**Text segment:**
Republicans don’t deliver on promises
Published 3:56 am Tuesday, July 26, 2011
Column: Mary Hinnenkamp, My Point of View
Many years ago, my husband and I applied for jobs working with at-risk girls in the Bronx in New York. The administrator told us at the time that the fact we were from Minnesota helped us to get the jobs. Why?
Because his impression was that people from Minnesota are well-educated, and they care about others.
Four years ago, my husband and I were vacationing in Washington, D.C. One morning we had trouble finding the Phillips Gallery and stopped a woman on the street. She told us to walk with her, that she was heading in that direction. She asked where we were from and when we told her Minnesota, she said, “Ah, I’ve been to Minnesota, the Guthrie and the Walker.” She said she was so impressed with the way Minnesota supported the arts. When we got to the gallery, it turned out she was the curator of the Phillips. She walked us through the employee door and told the staff to give us a bottle of water and not charge us admission. Why?
Because we were from Minnesota — where people care about education, the arts and a good quality of life.
Over the first eight years of our marriage, my husband and I lived in Kentucky, New York, Chicago and suburban Washington, D.C. But we returned to Minnesota to live our lives and raise a family in no small part because Minnesota was a place where the state and its people believed in quality of life — a good educational system, a concern for the environment and a concern for others and policies in place to help those who needed help.
Over the past few years, I have begun to feel that my Minnesota is slipping away. The last shutdown is evidence of that. It seems that the present Republican Party’s goal is to change the Minnesota that I love. They campaigned to improve Minnesota, but the result has been the opposite.
Let’s look at what the Republicans said they would do in their campaign last year, and what they actually accomplished.
First of all. Republicans said that they would create jobs, jobs, jobs. Yet in their budget proposal — which Gov. Mark Dayton rejected — they proposed to cut the state workforce by 15 percent. They proposed huge cuts in local government aid. That cut would have resulted in many layoffs to county and city workers: police, firefighters, nurses, social workers, custodians and so on. Their budget to delay payments to schools will no doubt result in the layoff of teachers, paras and custodians across the state. Ha. Job creators indeed.
Republicans said that they would reform government, make it run more efficiently. But it was their intransigence (they planted their feet and crossed their arms) that led to a government shutdown. We are now known as the state that doesn’t work. Good government indeed.

**Exercise set:**
(a) In the column on Minnesota Republicans, by what percentage did the Republican budget proposal seek to cut the state workforce?
(b) Write the next part of the column on Minnesota Republicans, picking up right after its final sentence.

**Data for review:**
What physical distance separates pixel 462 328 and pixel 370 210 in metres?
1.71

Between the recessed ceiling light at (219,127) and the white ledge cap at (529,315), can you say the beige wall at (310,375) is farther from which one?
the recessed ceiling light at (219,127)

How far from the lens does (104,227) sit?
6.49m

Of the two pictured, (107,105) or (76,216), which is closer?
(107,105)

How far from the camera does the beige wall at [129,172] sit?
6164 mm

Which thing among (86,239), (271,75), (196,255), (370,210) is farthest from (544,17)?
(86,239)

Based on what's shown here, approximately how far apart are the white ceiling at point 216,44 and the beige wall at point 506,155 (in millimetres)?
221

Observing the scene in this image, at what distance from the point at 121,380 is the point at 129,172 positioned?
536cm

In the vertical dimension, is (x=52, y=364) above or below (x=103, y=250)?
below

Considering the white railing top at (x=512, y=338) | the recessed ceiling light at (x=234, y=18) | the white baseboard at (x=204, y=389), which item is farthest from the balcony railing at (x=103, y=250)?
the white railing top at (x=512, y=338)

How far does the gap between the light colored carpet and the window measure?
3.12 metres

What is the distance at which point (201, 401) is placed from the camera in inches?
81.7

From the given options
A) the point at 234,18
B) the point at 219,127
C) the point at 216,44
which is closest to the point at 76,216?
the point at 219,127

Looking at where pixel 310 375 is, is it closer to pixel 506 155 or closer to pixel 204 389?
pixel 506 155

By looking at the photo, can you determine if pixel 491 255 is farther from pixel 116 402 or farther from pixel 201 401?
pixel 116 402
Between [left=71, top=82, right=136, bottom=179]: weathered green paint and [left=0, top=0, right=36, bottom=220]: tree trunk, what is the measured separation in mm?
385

--

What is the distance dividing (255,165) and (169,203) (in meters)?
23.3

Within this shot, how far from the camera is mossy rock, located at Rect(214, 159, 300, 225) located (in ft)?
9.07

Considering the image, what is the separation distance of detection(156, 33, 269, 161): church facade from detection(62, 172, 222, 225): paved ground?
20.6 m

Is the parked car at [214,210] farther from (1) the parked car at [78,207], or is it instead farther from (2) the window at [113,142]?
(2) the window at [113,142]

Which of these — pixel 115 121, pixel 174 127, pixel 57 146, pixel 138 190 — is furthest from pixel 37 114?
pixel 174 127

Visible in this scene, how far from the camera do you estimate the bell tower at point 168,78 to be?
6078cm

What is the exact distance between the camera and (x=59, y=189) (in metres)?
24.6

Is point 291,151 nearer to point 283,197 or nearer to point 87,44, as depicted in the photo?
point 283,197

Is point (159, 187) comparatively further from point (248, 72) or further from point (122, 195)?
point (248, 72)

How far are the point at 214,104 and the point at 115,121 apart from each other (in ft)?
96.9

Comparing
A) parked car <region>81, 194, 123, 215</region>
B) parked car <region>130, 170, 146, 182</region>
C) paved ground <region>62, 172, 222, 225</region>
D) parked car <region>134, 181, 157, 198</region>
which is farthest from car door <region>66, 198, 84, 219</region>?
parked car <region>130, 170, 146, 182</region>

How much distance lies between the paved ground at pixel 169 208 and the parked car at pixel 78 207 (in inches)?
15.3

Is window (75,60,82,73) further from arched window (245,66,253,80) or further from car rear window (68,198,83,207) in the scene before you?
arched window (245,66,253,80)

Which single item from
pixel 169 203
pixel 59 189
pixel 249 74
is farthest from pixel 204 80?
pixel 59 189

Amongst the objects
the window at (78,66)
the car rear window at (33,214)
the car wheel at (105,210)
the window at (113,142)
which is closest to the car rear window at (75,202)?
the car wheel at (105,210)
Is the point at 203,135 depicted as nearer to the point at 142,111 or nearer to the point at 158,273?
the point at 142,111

**Answers to the exercise:**
(a) 15 percent

(b)
Republicans said that they should be the ones to be trusted with fixing the Minnesota budget, that they were the money managers. Yet they refused to raise taxes on people who make more than $250,000. When Gov. Dayton in the spirit of compromise changed his tax plan to the people who make $1 million or more a year, they still refused to compromise. Instead, their budget became the budget. Minnesota will delay payments to schools and issue tobacco bonds to sell off future tobacco payments. Good fiscal managers indeed.
And lastly. Republicans present themselves as caring people who want to protect those most vulnerable. I remember during the last campaign, I got several campaign fliers saying that the Republicans would do a better job of protecting senior citizens and others who need help. Well once in office, the Republicans proposed painful cuts to higher education, medical assistance, renters credit, Minnesota Care, mental health services and many others. These deep cuts would have ensured that Minnesotans would find it more difficult to afford college, medical care and the ability to pay bills in a tough economy. Caring indeed.
I am still proud of Minnesota, proud of the Democrats who refused to sign on to the budget, proud of a governor who did the best he could to protect our state working with an ideologically driven majority in the Legislature. It seems that Republicans believe they did a good job this year, that the budget is a success because their only mandate was to not raise taxes on anyone under any circumstances. And, I think that the Republicans in the Legislature are counting on Minnesotans who are unhappy with the budget to forget what happened. I think we need to show them that they are wrong. We are disgusted with the budget and with the way they governed. And we need to tell them that now and in the next election.
Mary Hinnenkamp is a member of the Freeborn County DFL Party.